### RECORDED INFORMATION

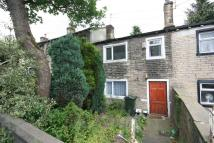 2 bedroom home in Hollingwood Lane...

######
### RECORDED INFORMATION

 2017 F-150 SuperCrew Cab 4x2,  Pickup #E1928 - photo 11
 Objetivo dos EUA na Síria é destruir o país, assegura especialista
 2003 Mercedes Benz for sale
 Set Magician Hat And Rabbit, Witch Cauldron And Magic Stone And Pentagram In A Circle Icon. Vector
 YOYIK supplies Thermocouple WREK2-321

######
### RECORDED INFORMATION

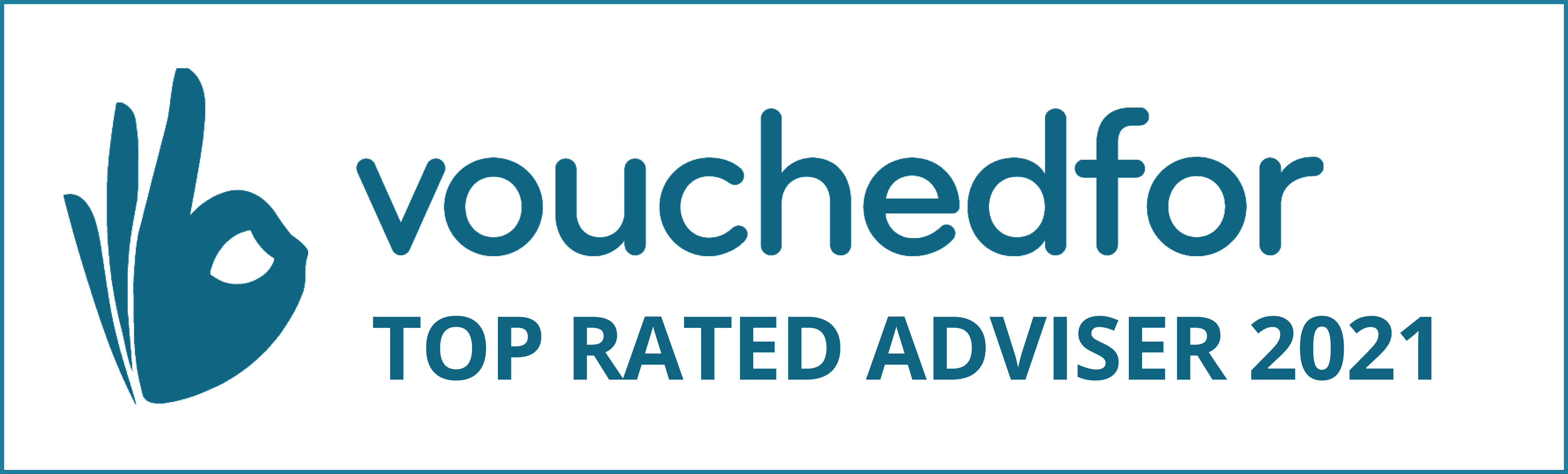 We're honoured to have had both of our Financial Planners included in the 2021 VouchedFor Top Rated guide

######

- TASK TO CARRY OUT:
Go to the line with "Objetivo dos EUA" in the entries above and repeat every line from there through the line with "YOYIK supplies Thermocouple WREK2-321", exactly and with no other text.

- RESPONSE:
 Objetivo dos EUA na Síria é destruir o país, assegura especialista
 2003 Mercedes Benz for sale
 Set Magician Hat And Rabbit, Witch Cauldron And Magic Stone And Pentagram In A Circle Icon. Vector
 YOYIK supplies Thermocouple WREK2-321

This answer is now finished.